**Text to read**
* * * *

3. struct ggml_cgraph * build_deepseek() and struct ggml_cgraph * build_deepseek2()

/home/yongqiang/llm_work/llama_cpp_25_01_05/llama.cpp/src/llama.cpp

  • struct ggml_cgraph * build_deepseek()

      struct ggml_cgraph * build_deepseek() {
          struct ggml_cgraph * gf = ggml_new_graph_custom(ctx0, model.max_nodes(), false);
    
          // mutable variable, needed during the last layer of the computation to skip unused tokens
          int32_t n_tokens = this->n_tokens;
    
          const int64_t n_embd_head = hparams.n_embd_head_v;
          GGML_ASSERT(n_embd_head == hparams.n_embd_head_k);
          GGML_ASSERT(n_embd_head == hparams.n_rot);
    
          struct ggml_tensor * cur;
          struct ggml_tensor * inpL;
    
          inpL = llm_build_inp_embd(ctx0, lctx, hparams, ubatch, model.tok_embd, cb);
    
          // inp_pos - contains the positions
          struct ggml_tensor * inp_pos = build_inp_pos();
    
          // KQ_mask (mask for 1 head, it will be broadcasted to all heads)

* * * *

Records of questions about scenes:
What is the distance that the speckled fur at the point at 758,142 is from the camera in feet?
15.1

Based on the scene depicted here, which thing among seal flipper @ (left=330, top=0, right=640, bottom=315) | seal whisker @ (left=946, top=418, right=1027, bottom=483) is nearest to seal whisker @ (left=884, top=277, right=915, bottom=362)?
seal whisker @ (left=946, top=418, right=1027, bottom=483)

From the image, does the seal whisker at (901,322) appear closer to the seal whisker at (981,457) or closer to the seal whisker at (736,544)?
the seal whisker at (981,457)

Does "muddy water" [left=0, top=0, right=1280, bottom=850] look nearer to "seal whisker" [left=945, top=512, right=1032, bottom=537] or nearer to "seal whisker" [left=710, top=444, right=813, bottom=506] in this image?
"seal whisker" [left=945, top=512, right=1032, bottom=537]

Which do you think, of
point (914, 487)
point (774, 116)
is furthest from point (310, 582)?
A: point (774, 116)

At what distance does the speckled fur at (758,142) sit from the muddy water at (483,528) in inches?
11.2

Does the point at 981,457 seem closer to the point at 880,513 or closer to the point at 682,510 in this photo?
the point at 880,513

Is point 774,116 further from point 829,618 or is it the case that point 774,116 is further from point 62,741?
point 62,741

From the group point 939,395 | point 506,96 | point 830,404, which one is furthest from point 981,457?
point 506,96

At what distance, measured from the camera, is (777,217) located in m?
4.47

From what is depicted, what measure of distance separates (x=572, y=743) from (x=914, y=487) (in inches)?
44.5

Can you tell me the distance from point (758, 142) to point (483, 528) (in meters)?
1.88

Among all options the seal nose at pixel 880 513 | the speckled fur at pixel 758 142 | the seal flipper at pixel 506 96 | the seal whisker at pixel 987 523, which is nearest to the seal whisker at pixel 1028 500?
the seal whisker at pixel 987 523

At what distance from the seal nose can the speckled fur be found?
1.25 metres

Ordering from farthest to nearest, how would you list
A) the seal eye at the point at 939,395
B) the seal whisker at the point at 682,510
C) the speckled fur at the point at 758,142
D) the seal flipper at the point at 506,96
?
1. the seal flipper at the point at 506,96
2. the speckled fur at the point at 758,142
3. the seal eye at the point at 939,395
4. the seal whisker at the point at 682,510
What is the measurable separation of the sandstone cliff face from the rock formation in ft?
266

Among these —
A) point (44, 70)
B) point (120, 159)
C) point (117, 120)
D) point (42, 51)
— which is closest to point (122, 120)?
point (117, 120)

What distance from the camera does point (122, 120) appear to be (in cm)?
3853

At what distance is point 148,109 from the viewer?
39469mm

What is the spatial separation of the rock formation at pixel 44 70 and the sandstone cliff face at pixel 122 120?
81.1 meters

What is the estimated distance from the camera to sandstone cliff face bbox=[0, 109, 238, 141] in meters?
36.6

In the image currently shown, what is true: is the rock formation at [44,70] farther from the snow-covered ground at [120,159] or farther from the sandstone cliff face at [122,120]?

* * * *

**What you need to do**
Answer these questions using the code excerpt:
1. What file path is given for the source file?
2. Which function is called to create the graph assigned to gf?
3. According to its comment, what does inp_pos contain?

**Answer**
1. /home/yongqiang/llm_work/llama_cpp_25_01_05/llama.cpp/src/llama.cpp
2. ggml_new_graph_custom
3. The positions.